DATA SHOWN:
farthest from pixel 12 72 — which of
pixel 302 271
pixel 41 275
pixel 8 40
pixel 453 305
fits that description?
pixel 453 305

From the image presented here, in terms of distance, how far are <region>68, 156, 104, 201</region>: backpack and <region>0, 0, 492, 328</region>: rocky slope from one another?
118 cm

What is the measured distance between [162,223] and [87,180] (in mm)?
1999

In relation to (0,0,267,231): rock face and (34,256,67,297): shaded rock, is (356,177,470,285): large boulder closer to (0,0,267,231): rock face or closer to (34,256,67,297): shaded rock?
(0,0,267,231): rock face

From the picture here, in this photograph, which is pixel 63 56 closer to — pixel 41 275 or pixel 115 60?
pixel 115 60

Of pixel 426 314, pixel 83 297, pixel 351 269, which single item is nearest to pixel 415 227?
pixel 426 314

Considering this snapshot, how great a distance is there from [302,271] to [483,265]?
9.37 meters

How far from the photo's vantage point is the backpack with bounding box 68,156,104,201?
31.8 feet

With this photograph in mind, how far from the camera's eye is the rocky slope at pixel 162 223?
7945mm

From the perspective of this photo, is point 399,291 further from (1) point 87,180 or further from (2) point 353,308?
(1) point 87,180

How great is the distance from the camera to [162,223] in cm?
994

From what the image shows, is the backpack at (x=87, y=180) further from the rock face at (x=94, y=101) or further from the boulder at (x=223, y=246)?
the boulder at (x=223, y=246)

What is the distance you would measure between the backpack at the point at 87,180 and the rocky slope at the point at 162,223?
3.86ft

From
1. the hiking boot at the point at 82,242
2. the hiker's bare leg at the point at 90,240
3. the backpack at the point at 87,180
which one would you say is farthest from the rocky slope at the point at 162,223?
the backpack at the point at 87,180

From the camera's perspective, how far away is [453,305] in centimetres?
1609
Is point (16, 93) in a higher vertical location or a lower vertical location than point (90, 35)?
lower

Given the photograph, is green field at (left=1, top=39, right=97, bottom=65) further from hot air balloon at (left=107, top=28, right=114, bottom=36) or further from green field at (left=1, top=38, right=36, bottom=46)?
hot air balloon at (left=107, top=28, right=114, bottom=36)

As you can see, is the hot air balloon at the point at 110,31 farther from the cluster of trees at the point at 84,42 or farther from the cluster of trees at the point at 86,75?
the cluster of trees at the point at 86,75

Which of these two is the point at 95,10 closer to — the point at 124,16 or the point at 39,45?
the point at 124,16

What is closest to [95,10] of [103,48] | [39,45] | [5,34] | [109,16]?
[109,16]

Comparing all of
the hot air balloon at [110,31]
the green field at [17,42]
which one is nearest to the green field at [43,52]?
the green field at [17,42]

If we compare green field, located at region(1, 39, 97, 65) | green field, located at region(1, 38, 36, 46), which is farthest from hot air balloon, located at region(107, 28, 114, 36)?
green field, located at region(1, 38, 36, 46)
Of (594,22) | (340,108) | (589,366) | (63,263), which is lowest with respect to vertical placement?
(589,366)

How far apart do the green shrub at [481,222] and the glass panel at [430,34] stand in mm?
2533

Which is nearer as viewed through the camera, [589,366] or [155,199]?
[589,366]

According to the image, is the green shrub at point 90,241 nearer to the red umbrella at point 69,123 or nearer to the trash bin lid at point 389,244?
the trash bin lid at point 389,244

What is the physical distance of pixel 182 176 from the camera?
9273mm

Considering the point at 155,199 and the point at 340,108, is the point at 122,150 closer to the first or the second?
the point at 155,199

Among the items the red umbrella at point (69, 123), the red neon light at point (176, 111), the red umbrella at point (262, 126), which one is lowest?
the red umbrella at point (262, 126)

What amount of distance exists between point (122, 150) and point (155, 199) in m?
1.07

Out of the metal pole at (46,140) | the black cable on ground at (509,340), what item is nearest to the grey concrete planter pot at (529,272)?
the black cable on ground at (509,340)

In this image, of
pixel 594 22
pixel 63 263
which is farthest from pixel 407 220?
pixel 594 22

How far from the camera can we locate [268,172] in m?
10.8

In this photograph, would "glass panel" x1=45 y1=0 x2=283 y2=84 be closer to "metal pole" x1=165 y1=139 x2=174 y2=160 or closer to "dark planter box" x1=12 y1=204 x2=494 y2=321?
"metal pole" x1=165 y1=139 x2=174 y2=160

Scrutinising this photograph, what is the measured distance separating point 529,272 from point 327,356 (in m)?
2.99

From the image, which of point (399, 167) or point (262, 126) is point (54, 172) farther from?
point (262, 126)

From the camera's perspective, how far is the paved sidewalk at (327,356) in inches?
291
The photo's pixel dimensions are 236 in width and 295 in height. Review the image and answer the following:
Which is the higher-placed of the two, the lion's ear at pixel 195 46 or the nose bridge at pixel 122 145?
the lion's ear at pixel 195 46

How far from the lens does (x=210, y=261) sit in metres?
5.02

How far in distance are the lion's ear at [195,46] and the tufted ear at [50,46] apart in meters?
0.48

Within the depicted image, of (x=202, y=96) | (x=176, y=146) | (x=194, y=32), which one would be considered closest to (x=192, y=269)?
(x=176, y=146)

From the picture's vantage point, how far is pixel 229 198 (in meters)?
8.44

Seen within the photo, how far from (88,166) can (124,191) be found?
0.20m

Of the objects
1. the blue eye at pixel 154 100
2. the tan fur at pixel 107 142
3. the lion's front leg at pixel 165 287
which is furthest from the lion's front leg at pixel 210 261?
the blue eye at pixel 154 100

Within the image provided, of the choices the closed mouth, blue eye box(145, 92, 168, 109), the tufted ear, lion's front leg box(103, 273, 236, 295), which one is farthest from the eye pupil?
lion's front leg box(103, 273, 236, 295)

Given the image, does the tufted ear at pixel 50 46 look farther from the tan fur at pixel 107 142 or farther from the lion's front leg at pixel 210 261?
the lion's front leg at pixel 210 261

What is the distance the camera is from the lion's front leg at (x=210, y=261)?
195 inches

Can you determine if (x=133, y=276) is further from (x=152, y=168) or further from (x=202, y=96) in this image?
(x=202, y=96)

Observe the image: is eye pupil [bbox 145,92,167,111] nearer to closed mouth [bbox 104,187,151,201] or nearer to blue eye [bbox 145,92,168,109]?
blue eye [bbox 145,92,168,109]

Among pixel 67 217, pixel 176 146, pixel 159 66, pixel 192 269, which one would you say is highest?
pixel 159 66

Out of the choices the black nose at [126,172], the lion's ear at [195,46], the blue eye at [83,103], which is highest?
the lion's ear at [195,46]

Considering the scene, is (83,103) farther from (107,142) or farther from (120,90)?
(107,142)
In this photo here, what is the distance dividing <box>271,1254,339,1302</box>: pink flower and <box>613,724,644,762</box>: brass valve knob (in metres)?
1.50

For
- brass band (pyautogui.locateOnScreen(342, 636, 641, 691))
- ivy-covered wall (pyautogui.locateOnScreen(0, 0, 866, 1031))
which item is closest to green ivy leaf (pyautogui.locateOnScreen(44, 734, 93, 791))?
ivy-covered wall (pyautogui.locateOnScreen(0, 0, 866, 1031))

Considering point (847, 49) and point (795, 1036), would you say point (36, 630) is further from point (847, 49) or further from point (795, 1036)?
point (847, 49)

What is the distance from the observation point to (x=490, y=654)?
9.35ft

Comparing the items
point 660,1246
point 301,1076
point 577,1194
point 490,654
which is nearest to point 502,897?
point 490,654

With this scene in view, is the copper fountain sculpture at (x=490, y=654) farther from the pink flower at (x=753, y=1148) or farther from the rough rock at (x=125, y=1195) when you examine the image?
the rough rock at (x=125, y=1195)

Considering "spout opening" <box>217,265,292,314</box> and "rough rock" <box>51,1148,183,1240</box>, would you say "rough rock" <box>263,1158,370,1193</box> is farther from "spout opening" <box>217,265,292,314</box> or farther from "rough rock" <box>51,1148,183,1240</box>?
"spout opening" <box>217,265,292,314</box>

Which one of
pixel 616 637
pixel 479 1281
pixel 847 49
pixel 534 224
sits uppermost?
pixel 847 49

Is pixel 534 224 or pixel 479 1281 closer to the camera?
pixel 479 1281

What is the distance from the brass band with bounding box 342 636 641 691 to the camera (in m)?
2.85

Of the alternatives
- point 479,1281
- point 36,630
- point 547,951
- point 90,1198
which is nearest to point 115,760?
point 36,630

YOUR GOAL: Write out exactly the lines starting with the one that holds "Comparing the items" and running through the last line above.

RESPONSE TO THIS TASK:
Comparing the items
point 660,1246
point 301,1076
point 577,1194
point 490,654
which is nearest to point 502,897?
point 490,654

With this scene in view, is the copper fountain sculpture at (x=490, y=654) farther from the pink flower at (x=753, y=1148) or farther from the rough rock at (x=125, y=1195) when you examine the image?
the rough rock at (x=125, y=1195)

Considering "spout opening" <box>217,265,292,314</box> and "rough rock" <box>51,1148,183,1240</box>, would you say "rough rock" <box>263,1158,370,1193</box> is farther from "spout opening" <box>217,265,292,314</box> or farther from "rough rock" <box>51,1148,183,1240</box>?
"spout opening" <box>217,265,292,314</box>

Which one of
pixel 616 637
pixel 479 1281
pixel 847 49
pixel 534 224
sits uppermost?
pixel 847 49

Is pixel 534 224 or pixel 479 1281 closer to the camera?
pixel 479 1281

What is the distance from the brass band with bounding box 342 636 641 691 to the camera (in m)?
2.85

Of the alternatives
- point 479,1281
- point 36,630
- point 547,951
- point 90,1198
which is nearest to point 115,760?
point 36,630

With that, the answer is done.